Given problem:
Please retype the records below, starting with the line that contains "Segment every instance" and going on through the line that contains "212H98L106 247H194V238H221L212 230V203L168", both included. Leave the pictures out and give nothing beyond those lines.
━━━━━━━━━━━━━━━━━━━━
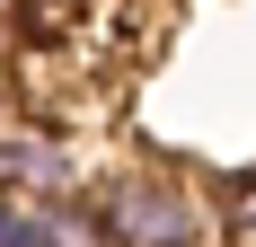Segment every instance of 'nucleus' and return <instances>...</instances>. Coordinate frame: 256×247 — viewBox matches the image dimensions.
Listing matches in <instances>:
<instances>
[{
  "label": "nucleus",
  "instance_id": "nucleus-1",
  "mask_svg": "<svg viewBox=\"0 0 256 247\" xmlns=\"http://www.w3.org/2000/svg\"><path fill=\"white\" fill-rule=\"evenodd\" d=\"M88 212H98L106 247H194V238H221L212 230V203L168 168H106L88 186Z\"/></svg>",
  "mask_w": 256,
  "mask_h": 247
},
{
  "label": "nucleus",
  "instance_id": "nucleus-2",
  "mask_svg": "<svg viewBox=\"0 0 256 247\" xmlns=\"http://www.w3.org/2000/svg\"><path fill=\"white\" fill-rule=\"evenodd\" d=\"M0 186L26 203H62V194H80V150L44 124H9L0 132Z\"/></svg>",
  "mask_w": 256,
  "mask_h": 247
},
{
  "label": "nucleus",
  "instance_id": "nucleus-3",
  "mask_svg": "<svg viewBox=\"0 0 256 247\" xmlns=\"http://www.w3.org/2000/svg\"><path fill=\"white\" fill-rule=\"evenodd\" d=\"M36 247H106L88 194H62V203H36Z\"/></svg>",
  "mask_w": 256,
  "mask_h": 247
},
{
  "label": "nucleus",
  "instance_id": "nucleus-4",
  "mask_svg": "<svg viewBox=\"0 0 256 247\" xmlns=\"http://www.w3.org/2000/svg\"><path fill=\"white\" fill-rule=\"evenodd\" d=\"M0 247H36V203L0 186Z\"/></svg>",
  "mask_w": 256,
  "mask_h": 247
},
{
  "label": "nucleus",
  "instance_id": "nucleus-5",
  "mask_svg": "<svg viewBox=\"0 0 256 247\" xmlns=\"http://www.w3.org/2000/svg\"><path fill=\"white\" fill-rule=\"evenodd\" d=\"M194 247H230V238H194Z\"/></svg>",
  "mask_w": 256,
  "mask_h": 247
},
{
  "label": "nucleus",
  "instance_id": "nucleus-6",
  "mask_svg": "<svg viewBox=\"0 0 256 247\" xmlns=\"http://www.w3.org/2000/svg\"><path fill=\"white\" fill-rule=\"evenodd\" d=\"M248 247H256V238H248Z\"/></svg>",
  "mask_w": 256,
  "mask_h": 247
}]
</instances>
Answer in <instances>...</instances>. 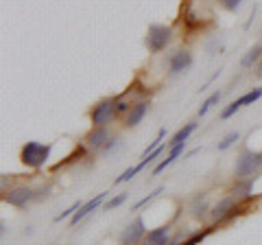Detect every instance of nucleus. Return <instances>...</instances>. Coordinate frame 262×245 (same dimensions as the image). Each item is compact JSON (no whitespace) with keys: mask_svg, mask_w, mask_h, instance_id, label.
━━━━━━━━━━━━━━━━━━━━
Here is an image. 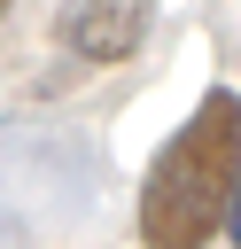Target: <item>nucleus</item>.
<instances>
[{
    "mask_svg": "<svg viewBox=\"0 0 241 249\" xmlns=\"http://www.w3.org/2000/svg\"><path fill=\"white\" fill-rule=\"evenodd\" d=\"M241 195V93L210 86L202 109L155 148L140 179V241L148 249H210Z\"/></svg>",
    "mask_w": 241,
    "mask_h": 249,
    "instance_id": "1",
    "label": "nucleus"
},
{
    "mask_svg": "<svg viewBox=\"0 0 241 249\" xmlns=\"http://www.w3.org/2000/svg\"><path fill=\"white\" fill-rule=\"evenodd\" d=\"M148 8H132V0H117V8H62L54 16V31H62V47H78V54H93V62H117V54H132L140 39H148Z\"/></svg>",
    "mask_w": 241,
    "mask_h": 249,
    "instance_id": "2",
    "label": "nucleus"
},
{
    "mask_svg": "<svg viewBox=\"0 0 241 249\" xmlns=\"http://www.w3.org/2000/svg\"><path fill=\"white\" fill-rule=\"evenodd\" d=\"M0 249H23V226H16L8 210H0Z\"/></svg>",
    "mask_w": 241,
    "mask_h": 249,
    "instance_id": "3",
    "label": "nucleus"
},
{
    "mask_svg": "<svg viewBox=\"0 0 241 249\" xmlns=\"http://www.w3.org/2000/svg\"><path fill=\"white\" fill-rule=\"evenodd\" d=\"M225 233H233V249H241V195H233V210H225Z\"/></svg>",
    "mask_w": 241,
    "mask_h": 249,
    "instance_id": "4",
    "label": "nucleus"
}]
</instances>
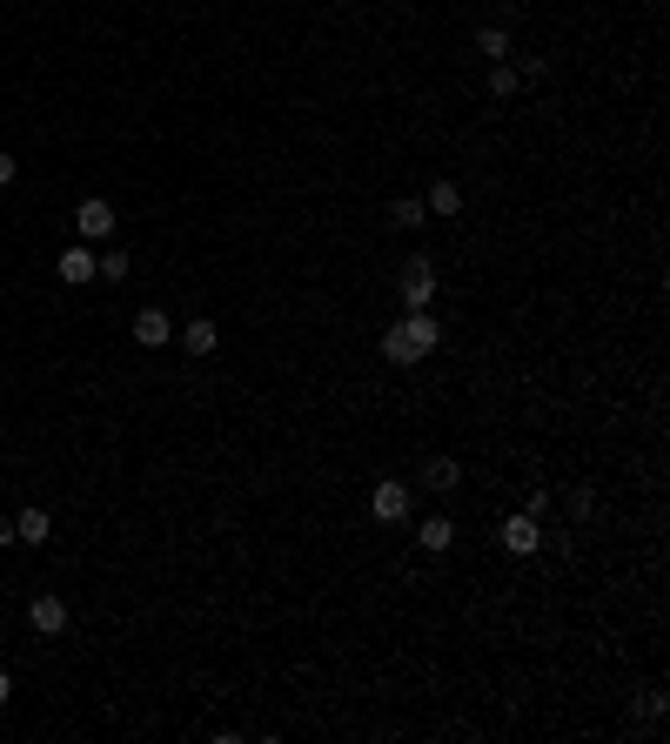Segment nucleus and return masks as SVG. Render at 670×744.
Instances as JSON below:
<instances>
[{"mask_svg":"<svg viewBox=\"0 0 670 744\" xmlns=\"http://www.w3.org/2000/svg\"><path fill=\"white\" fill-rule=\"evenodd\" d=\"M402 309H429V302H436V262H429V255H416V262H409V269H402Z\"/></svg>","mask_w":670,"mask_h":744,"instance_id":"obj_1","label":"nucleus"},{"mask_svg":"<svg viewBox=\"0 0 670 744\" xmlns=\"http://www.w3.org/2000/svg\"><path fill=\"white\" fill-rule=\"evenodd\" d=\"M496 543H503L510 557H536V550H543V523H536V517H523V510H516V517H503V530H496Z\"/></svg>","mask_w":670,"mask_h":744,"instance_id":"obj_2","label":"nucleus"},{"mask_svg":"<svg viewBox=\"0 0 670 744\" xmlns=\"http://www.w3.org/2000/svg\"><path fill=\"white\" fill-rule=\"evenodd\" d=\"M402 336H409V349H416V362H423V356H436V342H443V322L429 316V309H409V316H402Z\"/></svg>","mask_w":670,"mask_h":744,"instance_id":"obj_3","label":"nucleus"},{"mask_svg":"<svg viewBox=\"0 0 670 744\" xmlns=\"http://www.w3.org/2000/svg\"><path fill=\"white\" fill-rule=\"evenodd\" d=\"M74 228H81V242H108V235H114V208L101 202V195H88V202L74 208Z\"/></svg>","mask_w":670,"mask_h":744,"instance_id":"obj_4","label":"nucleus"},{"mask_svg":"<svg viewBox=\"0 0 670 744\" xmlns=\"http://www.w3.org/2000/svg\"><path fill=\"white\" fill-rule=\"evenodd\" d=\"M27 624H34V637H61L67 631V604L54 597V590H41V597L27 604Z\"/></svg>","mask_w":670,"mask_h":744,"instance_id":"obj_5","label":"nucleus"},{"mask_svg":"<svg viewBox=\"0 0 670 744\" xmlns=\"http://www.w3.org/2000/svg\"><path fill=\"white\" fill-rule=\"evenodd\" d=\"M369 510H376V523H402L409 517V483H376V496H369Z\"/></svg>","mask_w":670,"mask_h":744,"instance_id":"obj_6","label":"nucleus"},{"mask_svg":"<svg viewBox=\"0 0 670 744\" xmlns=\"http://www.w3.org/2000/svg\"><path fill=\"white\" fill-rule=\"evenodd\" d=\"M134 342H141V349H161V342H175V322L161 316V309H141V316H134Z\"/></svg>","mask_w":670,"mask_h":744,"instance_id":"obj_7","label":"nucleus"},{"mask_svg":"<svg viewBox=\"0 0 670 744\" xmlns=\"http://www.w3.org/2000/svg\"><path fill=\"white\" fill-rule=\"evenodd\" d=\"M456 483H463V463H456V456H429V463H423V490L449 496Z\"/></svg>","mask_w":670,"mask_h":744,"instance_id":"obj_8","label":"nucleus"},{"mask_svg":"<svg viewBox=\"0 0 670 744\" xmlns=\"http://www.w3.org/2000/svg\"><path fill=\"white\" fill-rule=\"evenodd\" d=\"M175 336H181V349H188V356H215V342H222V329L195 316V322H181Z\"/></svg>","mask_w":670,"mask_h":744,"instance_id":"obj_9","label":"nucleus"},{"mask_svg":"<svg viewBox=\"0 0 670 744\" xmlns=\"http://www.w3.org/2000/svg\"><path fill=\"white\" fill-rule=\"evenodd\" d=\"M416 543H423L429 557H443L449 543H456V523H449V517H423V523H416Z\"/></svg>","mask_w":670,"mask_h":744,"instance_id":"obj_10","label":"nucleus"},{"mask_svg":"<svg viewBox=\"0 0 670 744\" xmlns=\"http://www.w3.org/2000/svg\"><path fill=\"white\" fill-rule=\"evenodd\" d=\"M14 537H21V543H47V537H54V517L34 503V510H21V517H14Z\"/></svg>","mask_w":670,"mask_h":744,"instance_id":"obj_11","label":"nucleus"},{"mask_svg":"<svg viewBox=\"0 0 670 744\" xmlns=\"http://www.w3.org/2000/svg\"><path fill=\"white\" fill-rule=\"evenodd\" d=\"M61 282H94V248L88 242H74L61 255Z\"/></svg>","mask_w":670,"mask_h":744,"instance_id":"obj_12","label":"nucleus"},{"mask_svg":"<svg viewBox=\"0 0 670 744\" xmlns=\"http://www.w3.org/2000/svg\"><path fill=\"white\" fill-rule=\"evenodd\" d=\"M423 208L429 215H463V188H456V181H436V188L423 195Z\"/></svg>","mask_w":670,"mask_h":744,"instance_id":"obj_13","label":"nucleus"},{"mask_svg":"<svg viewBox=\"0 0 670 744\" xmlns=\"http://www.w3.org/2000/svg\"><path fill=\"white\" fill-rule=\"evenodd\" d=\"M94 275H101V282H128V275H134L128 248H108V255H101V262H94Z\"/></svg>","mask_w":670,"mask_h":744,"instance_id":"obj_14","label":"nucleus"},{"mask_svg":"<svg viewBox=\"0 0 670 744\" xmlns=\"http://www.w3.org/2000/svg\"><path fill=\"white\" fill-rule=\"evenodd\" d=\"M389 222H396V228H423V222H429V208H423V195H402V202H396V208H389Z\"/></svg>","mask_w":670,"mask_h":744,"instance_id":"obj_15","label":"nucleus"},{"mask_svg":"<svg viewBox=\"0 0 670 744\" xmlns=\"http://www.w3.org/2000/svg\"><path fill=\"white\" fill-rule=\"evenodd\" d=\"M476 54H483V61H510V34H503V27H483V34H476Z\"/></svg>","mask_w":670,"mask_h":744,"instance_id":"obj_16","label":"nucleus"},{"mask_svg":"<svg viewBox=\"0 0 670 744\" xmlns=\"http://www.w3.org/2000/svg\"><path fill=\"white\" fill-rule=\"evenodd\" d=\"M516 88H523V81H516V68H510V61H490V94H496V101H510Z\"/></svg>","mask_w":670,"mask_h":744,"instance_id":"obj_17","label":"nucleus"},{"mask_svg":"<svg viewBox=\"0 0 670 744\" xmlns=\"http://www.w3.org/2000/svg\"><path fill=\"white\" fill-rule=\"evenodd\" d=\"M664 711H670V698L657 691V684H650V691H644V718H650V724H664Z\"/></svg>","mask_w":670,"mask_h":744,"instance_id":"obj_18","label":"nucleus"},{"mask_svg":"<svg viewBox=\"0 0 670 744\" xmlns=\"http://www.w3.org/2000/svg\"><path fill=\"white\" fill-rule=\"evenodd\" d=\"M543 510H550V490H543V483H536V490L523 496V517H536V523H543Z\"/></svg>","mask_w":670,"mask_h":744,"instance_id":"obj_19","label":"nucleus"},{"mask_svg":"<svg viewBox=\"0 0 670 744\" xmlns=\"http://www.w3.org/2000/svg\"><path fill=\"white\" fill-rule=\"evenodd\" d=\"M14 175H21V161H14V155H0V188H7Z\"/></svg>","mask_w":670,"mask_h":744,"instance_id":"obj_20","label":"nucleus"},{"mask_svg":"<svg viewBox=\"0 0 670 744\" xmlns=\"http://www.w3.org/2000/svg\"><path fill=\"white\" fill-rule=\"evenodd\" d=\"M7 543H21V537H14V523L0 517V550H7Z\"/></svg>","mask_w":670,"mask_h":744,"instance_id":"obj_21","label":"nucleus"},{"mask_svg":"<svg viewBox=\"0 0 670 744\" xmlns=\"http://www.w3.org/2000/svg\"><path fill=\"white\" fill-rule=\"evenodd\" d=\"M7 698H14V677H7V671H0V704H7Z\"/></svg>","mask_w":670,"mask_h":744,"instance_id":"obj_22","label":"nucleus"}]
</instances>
━━━━━━━━━━━━━━━━━━━━
Output of the task:
Segment every instance of 'nucleus' and return <instances>...</instances>. Coordinate frame: 256×247 — viewBox matches the image dimensions.
Listing matches in <instances>:
<instances>
[{
  "label": "nucleus",
  "instance_id": "nucleus-1",
  "mask_svg": "<svg viewBox=\"0 0 256 247\" xmlns=\"http://www.w3.org/2000/svg\"><path fill=\"white\" fill-rule=\"evenodd\" d=\"M88 212H98L106 247H194V238H221L212 230V203L168 168H106L88 186Z\"/></svg>",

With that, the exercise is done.